◆ **AIM A**: Gather every line in the rows below that contains the word "thumb", treating uppercase and lowercase as different.

Watching the new revival of Barefoot In The Park, I wondered if Amanda Peet's audition for director Scott Elliot went pretty much the same way.

 

This season has not been kind to the early works of Neil Simon, the plays that established him as a master of wisecracking Manhattan comedy. As I wrote in my review of The Odd Couple, I don't like to lay most of the blame for a production's inadequacy on one performance, but when your central character, the one who's on stage for nearly the entire evening and is the emotional anchor of the story, is played by an actress who yells most of her lines to the back of the house without any regard for comic timing or vocal variety… well, there's a good chance many of the jokes just aren't going to land.

 

Simon's background before coming to Broadway was in television comedy, most notably as a member of the illustrious writing staff collected by Sid Caesar. His early work is built on a solid 3-joke-a-page structure. But there's also a good deal of heart pitter-pattering underneath. Barefoot In The Park, premiering in 1963, is about the awkward time when two people in love try and work through the compromises that come with living together. Young, button-down lawyer-to-be Paul Bratter (Patrick Wilson) and his free-spirited wife, Corie (the very loud Amanda Peet), have just completed a 6-day honeymoon at the Plaza Hotel and are now set to begin their lives together in a cramped, five floor walk-up, fixer-upper. Although their pre-married life is never discussed in detail, it's a safe assumption that they have never lived under the same roof. And from the way Corie describes their honeymoon, it's quite possible they've never slept together before the wedding night.

◆ **AIM B**: Pick up the review of Barefoot In The Park after its final sentence and carry it forward.

◆ **SUPPLIED INFORMATION**:
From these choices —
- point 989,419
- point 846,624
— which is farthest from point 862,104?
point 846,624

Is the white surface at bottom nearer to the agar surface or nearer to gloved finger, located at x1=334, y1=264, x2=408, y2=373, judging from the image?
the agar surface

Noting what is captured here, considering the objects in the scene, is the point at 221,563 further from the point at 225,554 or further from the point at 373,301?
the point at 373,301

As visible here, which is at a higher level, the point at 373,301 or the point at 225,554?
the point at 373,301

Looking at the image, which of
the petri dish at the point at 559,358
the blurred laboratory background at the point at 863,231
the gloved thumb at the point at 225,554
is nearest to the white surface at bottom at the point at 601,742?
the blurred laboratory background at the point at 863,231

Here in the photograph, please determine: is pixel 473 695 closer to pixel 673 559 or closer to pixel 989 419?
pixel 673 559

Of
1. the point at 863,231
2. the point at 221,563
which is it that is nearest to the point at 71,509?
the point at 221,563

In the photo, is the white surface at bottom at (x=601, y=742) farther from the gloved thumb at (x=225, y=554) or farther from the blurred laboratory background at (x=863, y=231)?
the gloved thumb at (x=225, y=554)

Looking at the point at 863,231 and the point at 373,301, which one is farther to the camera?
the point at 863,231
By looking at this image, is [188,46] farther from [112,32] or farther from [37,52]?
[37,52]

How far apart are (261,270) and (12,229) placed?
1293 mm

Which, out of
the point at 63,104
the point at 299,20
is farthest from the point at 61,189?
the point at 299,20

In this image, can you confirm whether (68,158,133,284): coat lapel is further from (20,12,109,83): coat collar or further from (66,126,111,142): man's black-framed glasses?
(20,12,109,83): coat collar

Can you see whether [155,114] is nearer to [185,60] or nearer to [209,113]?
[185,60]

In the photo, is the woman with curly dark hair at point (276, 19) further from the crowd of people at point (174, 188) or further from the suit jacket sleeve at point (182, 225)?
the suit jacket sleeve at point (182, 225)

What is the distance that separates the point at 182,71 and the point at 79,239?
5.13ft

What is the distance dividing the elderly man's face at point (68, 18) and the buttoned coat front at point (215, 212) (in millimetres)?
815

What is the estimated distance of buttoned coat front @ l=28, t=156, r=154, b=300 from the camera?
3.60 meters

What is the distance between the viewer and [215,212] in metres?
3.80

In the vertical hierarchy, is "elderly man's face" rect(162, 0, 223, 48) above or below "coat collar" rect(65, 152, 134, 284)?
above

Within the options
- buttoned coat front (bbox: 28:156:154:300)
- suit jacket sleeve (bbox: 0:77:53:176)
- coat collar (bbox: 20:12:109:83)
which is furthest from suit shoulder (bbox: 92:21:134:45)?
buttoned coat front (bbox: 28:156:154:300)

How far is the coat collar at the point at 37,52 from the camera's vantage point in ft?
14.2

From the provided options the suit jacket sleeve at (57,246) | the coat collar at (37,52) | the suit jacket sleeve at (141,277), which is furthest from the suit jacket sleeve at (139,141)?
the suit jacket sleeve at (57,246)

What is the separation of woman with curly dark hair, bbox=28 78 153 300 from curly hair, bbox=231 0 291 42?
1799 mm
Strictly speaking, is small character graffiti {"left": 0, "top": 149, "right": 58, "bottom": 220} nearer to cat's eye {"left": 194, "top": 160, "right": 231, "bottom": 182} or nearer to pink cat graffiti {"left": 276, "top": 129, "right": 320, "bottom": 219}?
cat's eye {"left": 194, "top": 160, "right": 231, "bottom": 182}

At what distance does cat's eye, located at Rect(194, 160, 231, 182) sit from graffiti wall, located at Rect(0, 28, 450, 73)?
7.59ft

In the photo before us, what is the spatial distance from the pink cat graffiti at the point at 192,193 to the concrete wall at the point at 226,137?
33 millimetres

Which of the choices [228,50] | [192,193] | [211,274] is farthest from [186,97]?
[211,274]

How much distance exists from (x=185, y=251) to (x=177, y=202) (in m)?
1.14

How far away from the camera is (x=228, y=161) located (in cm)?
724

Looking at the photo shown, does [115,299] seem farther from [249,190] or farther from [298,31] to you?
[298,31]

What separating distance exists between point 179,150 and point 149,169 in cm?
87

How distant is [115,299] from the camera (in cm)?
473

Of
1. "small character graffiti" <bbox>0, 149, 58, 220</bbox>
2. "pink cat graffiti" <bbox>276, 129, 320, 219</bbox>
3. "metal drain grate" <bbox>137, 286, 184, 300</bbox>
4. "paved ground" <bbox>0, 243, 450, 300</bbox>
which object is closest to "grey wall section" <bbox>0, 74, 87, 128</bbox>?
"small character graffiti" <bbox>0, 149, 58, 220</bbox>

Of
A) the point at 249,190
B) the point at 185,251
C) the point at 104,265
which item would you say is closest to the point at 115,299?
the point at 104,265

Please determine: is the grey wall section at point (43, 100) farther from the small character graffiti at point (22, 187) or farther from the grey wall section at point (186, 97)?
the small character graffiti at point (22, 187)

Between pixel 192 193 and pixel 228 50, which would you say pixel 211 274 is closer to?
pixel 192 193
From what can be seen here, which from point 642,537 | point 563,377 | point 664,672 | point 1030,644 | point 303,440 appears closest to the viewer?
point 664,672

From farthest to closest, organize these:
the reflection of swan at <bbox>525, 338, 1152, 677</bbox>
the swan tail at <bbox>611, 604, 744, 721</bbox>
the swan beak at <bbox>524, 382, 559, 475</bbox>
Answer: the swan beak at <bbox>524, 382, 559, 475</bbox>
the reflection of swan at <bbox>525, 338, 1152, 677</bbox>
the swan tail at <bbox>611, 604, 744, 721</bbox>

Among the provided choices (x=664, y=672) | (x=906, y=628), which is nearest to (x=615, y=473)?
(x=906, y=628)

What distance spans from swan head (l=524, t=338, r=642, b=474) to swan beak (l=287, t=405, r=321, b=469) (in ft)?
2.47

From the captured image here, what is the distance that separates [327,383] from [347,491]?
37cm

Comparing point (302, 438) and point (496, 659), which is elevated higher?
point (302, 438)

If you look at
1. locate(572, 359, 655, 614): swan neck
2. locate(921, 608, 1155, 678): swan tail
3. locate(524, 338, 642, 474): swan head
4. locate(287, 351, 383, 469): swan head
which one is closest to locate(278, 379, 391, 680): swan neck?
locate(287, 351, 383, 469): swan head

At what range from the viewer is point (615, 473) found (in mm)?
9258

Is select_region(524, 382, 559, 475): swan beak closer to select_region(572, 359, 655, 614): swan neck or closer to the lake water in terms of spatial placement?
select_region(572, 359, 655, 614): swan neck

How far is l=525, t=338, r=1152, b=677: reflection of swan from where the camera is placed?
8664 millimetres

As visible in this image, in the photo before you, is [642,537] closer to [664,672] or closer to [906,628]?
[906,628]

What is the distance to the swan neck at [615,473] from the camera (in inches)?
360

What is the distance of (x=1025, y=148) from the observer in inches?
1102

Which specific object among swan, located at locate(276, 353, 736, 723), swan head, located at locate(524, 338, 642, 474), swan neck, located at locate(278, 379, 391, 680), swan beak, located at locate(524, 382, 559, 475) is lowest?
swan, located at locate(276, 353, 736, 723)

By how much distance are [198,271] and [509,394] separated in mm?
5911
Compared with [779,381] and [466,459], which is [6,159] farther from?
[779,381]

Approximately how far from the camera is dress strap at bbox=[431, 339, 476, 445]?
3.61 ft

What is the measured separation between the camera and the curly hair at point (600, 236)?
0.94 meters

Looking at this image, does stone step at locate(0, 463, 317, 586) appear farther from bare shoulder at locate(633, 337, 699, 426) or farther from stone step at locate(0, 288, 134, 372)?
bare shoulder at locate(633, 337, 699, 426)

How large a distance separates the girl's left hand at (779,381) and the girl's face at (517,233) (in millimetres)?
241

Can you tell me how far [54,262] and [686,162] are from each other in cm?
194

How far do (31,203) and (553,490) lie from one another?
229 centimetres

◆ **EXPECTED ANSWER A**:
the gloved thumb at the point at 225,554
In the photo, is the white surface at bottom at (x=601, y=742) farther from the gloved thumb at (x=225, y=554) or farther from the blurred laboratory background at (x=863, y=231)?
the gloved thumb at (x=225, y=554)

◆ **EXPECTED ANSWER B**:
The main conflict Simon sets up is Paul's determination to spend long hours working in order to become a successful breadwinner clashing with Corie's need for lots of quality time together. It's a case where both sides are acting out of love and want what's best for the two of them, so the audience can, in theory, like both of them and laugh along while they pull for a mutual understanding. But Peet's incomprehensible performance (incomprehensibly allowed by Elliot), lacking in character, motivation and most basic acting skills, destroys any chance to build empathy for the young couple. Wilson does an admirable job trying to play off of so little, but his Paul is too genial to really get the laughs required. Aside from the volume, Elliot's couple is played for realism, but rarely the type of realism that comes out funny. It's only due to the strength of Simon's play that there is any consistent laughter at all.

 

Tony Roberts knows a bit about smart, urban comedy and scores nicely as the eccentric ladies man living upstairs. Jill Clayburgh is an odd choice to play Paul's conservative, decidedly unglamorous mother, with her appearance and manner sometimes in direct conflict with what's in the script. Looking stunning in a green dress by costume designer Isaac Mizrahi, she looks like the type who, a few years later, would be on the Radical Chic guest list at one of Leonard Bernstein's Black Panthers fundraisers, taking much of the spark out of the subplot between her and Roberts.

 

Adam Sietz has plenty of blue-collar comic charm in the small role of the telephone repairman and Sullivan Walker, in a one-joke walk-on, plays that one joke perfectly.

 

There was steady, moderate laughter the evening I attended, and though Elliot supplies the cast with a few bits that work well, the comic fireworks never explode. The gunpowder is there, but the matches are wet.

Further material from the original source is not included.